Monday. Yana Kunichoff wrote about Alabama's draconian new anti-immigration law. Forget Arizona's SB 1070 -- Alabama is going even further:
Among the bill’s litany of punitive measures: imposing penalties on employers who hire undocumented immigrants, forcing public schools to check the immigration status of students and parents, allowing police to arrest anyone they suspect of entering the country without valid immigration documents, making it illegal to rent housing to an undocumented immigrants, barring undocumented immigrants from enrolling in or attending public colleges or universities and prohibiting them from applying for or soliciting work.
Tuesday. CP intern Jeffrey Boxer is keeping track of voter ID measures states are designing to keep young (progressive) people away from the polls.
Both Rachel Maddow and Hardball's Chris Matthews expressed indignation at this trend. “The people who have the least trouble with the ID cards, the people who drove to the polling station, have an ID right in their pockets called their driver`s license and they are middle class people with enough money to own a car,” said Matthews. “And [if] they`re young enough to drive and old enough to have enough money to own a car, they are probably able to vote. It`s the younger person and older person who might be disenfranchised.”
Wednesday. Scott Meslow explains why the (terrible) new Green Lantern movie should have featured John Stewart, the groundbreaking black GL, instead of Hal Jordan.

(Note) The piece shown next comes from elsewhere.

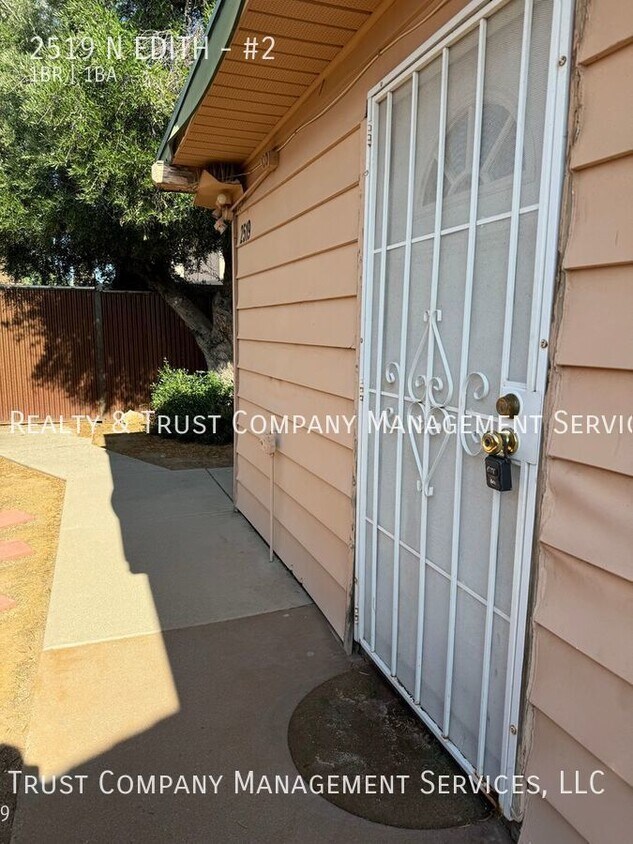 Primary Photo - Welcome to this charming 1 bedroom, 1 bath...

If you look at seemingly endless list of superhero franchises launched over the past decade—Spider-Man, Batman, Superman, Iron Man—a striking pattern emerges: in every case, the central character is white, male, and American. Of course, the argument could be made that studios are simply depicting these characters as they’ve always been; that Batman and Iron Man are, and always have been, white American men, and that their WASPiness is just out of fidelity to the original comic books. But that argument doesn’t hold up for Green Lantern.
Thursday. Frustrated by a court decision to overturn a sexual assault conviction because the victim lacked visible injuries, Dahlia Grossman-Heinze writes:
West Chester County District Attorney Joseph W. Carroll called the decision "the worst legal reasoning I have ever seen in an appellate court opinion." Carroll is particularly concerned that the ruling brings into question the extent of the woman’s injuries as proof of her consent because essentially the panel concluded that "a sexual assault victim is not to be believed unless her injuries are severe enough to meet some Stone Age standard of proof of resistance.” The District Attorney’s Office has asked the entire Superior Court of Chester County to review the new decision.
Friday. James Cersonsky explains why the arrest of Tanya McDowell, a homeless woman fined for sending her child to an out-of-district school, opens up a can of worms:
McDowell is the homeless, unemployed, single mother from Bridgeport, Connecticut, who was arrested and charged with first-degree larceny for sending her five-year-old son to kindergarten in the neighboring, more affluent city of Norwalk. If convicted, McDowell faces up to twenty years in prison and a $15,686 penalty for the cost of her son’s year of out-of-town education.In some 25 similar cases, Norwalk schools have simply (and cheaply) removed the students in question. But in McDowell’s case, the city has pursued criminal charges. The logic behind the prosecution is partly budgetary, in line with national trends. “This now sends a message to other parents that may have been living in other towns and registering their kids with phony addresses,” Norwalk mayor Richard Moccia has said. But it also draws on McDowell’s record of drug-related arrests and convictions (a mounting sideshow this past week). “This is not a poor, picked-off homeless person,” Moccia told FOX CT. “She has a checkered past at best.”